Whether you think this is right or wrong one thing I thought was terrible about the case was the amount of vitriol this poor woman faced, the newspapers were just terrible, once the British newspapers decide someone is a villain they go for broke. The amount of hatred she received just because she wanted to have had a child with her husband. I always recall one paper saying, "she is young she can always find another husband to have a baby with." Around that time the dunblane tragedy had happened when a nutter had shot a whole lot of kids, and I remember thinking imagine if they had said to one of those kids mother's "so what your child is dead you are still young you can always have another one."

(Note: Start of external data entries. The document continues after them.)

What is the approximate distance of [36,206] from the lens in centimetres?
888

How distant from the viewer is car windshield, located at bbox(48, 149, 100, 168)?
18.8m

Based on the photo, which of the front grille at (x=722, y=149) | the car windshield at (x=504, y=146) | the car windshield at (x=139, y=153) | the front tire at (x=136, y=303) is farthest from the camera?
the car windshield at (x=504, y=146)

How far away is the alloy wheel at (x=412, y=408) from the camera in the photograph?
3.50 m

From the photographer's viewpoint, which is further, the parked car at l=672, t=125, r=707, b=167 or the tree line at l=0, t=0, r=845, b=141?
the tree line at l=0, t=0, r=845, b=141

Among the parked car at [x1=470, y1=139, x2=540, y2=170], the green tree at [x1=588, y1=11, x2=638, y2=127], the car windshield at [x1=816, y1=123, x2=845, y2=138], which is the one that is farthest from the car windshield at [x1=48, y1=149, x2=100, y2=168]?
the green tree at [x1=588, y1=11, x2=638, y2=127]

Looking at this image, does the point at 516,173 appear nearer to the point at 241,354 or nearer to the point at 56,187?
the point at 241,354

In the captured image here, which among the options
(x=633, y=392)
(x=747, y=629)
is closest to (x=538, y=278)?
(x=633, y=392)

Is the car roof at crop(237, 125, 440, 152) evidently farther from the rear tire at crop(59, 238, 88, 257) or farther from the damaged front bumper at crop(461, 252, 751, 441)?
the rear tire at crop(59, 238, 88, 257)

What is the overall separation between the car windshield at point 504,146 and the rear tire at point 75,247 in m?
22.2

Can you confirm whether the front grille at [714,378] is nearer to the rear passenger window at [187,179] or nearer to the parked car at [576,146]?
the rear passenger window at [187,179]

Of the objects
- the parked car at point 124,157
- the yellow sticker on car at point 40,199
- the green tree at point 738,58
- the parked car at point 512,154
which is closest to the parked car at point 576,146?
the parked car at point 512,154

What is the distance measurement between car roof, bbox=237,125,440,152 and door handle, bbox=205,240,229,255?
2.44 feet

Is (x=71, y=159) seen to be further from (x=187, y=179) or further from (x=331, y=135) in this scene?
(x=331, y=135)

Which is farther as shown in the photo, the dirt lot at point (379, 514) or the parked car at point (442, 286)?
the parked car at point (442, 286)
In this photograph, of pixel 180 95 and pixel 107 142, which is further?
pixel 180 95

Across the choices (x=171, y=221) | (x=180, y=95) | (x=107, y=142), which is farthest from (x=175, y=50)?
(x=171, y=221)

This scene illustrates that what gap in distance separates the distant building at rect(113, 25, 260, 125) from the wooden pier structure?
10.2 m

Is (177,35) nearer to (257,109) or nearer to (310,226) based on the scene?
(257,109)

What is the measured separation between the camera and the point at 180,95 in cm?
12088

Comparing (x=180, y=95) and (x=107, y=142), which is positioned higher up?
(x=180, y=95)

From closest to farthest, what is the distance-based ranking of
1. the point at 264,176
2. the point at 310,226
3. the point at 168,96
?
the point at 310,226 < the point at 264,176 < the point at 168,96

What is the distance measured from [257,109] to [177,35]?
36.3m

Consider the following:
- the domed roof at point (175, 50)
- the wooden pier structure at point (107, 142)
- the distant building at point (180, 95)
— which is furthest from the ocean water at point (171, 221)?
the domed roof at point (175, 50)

Interestingly enough I have always very adamantly not wanted to have kids, yet I actually in the case of a spouse wanting to have a child to a dead spouse agree that they should be allowed to whether they were given permission or not, the reason being is that a lot of people (maybe even the majority) get married with the thought that they will have children but even those like myself who do not want kids know that if you enter into marriage there is always a chance that you may get pregnant, of course this applies to any sexual encounter that you run the risk of getting pregnant but in the case of marriage you enter into a long term sexual relationship where you know there is chance despite precautions that you may get pregnant yet you take that risk and for most people (not all of course) if pregnancy happens they make the best of it and have the baby, of course this is all about the majority and not the minority who would adamantly not choose to have the child, but when a spouse has died and there is no proof as to what their desires would be, surely we should go towards what is the most probable, that they would either have wanted kids or at the very least would have entered into marriage knowing and accepting there is a good chance they might become a parent.
I think there is another reason these women want a child to their dead spouse they want something to remember him by, and I actually understand that. I think some women are highly maternal and whilst they would prefer to have a child with a man thru love they would still opt to have a child with someone else because their greatest desire is to be a mother, other woman really want a child because they want a product of their love with the man they love. The latter I can relate to personally.
A child isn't "a piece of him" it is a person with its whole life ahead of it. Find a father then have a kid. I would never consent to my baby bieng born purposefully motherless. Move on and start a family.